The Festival Theatre, on the other hand, doesn’t need beautiful backdrops or expensive props. It is its own best technical asset. The actors can enter and exit a dozen ways, including from the ceiling (which they did in Macbeth), and the set changes can be incredibly smooth and lovely to behold. One friend warned me, in fact, that the set changes were the best thing about Macbeth. Unfortunately, he was pretty well spot on the money.
The reason the Festival Theatre works so well is the same reason Shakespeare’s own Globe Theatre was so brilliant; it lets the minds of the audience do most of the creative work. The Globe’s stage was essentially a big, bare platform, with almost nothing in the way of fancy props or set pieces. The idea, as the Bard puts it in his prologue to Henry V, was for the audience to “piece out our imperfections with your thoughts”, to just listen to the playwright’s words and let their imaginations do the rest.
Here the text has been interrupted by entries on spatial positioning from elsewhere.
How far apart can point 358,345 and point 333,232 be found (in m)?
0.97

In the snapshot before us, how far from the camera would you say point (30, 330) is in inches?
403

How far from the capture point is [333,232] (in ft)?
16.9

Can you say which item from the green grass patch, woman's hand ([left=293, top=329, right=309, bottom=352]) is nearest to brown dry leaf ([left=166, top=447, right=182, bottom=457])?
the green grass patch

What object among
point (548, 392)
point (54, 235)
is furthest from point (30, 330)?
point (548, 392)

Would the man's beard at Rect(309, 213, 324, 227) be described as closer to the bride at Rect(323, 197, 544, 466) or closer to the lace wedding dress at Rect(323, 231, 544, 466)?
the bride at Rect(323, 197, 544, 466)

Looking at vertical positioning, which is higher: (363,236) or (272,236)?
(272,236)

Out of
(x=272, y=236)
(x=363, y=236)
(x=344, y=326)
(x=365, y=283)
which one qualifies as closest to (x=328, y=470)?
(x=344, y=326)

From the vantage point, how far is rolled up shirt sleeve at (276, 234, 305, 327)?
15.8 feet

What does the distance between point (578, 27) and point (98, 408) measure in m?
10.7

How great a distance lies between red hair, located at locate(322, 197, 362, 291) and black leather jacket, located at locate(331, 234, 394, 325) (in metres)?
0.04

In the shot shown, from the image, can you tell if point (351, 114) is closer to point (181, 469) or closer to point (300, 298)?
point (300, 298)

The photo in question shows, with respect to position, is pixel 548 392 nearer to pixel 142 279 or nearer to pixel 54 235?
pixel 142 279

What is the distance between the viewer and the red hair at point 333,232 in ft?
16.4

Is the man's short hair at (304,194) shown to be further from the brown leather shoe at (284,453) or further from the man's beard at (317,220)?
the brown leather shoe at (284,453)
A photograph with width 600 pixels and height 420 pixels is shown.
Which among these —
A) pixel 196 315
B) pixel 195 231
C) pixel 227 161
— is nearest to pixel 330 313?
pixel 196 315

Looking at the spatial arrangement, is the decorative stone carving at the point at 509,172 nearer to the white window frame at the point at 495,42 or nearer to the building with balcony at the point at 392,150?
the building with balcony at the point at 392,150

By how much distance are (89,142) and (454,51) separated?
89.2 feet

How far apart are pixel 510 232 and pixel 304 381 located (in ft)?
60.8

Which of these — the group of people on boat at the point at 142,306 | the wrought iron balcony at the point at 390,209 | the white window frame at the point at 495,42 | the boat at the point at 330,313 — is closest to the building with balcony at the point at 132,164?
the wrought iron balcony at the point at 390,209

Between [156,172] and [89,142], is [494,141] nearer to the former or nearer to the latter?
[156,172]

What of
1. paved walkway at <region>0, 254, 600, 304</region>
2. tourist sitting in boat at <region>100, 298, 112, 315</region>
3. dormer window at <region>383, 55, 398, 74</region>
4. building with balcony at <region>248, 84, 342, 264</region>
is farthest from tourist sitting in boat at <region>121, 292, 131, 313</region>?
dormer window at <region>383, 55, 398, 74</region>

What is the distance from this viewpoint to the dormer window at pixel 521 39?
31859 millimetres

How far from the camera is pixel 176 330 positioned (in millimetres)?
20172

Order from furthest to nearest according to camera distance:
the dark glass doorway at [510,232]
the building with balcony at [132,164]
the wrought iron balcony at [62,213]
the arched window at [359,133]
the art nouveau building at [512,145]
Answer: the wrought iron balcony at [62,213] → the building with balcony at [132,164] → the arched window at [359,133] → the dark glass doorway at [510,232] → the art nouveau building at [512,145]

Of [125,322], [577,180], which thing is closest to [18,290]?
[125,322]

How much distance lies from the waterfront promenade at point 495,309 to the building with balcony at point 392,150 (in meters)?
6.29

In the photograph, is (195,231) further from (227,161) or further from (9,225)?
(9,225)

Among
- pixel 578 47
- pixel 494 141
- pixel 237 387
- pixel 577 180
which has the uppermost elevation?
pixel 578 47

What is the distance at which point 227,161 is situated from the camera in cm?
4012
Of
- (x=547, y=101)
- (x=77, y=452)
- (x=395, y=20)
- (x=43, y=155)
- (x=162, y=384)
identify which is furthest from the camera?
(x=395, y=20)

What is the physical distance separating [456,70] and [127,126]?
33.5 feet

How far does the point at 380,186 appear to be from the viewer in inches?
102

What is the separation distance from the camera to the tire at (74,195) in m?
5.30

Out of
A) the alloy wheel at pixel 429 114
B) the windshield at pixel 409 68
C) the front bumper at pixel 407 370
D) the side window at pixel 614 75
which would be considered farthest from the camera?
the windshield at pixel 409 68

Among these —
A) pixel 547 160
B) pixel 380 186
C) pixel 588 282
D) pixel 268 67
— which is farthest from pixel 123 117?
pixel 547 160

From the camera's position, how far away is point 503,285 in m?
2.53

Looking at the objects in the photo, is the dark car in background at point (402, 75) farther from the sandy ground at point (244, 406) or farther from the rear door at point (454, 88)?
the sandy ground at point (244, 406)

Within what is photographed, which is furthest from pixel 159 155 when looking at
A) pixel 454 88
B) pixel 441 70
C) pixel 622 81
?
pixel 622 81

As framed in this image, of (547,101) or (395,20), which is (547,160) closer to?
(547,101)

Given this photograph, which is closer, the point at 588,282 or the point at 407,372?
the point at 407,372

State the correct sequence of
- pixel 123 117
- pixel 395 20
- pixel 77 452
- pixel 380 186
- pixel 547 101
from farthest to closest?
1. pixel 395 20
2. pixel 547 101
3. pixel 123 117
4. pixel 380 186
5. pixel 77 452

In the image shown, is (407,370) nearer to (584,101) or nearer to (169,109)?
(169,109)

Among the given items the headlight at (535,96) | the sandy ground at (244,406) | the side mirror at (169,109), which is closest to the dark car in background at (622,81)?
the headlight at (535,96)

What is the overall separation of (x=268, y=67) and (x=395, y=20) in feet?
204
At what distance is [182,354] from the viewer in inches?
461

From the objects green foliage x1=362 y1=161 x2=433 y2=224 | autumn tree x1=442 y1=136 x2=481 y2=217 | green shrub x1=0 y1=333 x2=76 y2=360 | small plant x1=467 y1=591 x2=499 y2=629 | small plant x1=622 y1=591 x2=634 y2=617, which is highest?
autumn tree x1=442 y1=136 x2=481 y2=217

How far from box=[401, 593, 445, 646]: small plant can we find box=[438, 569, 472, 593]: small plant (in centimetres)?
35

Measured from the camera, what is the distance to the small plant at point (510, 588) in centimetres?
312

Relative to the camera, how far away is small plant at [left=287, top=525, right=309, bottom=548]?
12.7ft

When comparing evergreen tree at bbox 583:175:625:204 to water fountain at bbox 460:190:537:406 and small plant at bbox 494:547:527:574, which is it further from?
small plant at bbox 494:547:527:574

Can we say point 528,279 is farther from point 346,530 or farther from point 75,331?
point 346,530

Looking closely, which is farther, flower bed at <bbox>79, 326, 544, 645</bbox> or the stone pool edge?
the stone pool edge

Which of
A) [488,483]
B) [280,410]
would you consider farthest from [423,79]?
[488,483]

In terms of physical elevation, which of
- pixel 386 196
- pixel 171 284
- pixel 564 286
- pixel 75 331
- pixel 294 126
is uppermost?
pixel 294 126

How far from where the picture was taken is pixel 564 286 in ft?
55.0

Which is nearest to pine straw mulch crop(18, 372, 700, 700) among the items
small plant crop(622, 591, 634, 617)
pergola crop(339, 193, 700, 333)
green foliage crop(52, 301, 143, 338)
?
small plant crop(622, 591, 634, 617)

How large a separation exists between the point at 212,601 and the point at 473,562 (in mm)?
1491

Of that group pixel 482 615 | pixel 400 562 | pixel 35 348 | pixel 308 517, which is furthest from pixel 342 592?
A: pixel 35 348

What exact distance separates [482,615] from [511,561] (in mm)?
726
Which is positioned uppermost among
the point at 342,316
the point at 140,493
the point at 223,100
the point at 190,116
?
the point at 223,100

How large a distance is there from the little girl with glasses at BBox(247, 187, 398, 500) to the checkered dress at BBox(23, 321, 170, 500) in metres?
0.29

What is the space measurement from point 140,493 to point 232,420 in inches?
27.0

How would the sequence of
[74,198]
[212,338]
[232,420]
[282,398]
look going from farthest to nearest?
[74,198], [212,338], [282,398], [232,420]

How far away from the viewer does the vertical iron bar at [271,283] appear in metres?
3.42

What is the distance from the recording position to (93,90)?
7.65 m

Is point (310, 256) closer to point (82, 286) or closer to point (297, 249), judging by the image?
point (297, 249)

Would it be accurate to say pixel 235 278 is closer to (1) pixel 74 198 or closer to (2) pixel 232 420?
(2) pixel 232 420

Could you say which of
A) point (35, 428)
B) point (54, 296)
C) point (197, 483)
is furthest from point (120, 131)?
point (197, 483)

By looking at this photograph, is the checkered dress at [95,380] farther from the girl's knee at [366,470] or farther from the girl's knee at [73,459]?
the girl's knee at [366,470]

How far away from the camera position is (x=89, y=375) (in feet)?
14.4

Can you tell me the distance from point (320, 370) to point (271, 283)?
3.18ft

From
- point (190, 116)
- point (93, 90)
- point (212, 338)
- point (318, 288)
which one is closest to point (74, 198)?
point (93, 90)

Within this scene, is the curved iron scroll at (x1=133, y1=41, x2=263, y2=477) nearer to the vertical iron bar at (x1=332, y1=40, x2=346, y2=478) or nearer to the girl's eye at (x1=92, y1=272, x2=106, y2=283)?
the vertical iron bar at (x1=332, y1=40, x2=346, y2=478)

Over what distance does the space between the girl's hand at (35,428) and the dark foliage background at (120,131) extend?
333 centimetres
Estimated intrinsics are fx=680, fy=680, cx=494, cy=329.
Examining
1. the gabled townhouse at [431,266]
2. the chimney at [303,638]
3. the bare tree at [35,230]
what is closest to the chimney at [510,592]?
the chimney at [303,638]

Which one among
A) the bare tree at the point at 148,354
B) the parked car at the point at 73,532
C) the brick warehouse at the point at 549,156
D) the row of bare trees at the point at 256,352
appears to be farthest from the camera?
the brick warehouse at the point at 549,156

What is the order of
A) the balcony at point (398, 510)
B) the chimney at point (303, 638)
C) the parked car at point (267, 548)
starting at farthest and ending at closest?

And the Festival Theatre is ideally designed to do exactly the same thing. West Side Story works extremely well for that reason; there’s a bed in one scene, a jukebox in another, that easily roll on and off, but for 90% of the play, the stage is occupied only by actors. The script and the music are enough to tell the story.
Too bad the director of Macbeth didn’t get it (he’s also the new artistic director of the Festival, which is a disturbing sign). In the climactic scene of the play, for instance, the stage is totally dominated by a jeep, of all things, which just sits there while Macbeth and MacDuff try to fight a machete duel around it.
In the program, the director tries to justify the jeep and the machetes by saying the play “resonates” with an audience which has witnessed all the turmoil in Africa in recent decades.
It always boggles my mind that these directors change the period and locale of the play, but don’t change the script. So even though we’re supposedly in Africa, there are frequent references to Scotland. Why not just leave the setting as 11th-century Scotland, as the playwright intended? It’ll still “resonate”, for Pete’s sake. We’ll still recognize the characters and situations as applying to our own world. We’re not stupid.
I love the Festival Theatre. I just wish directors would leave it alone.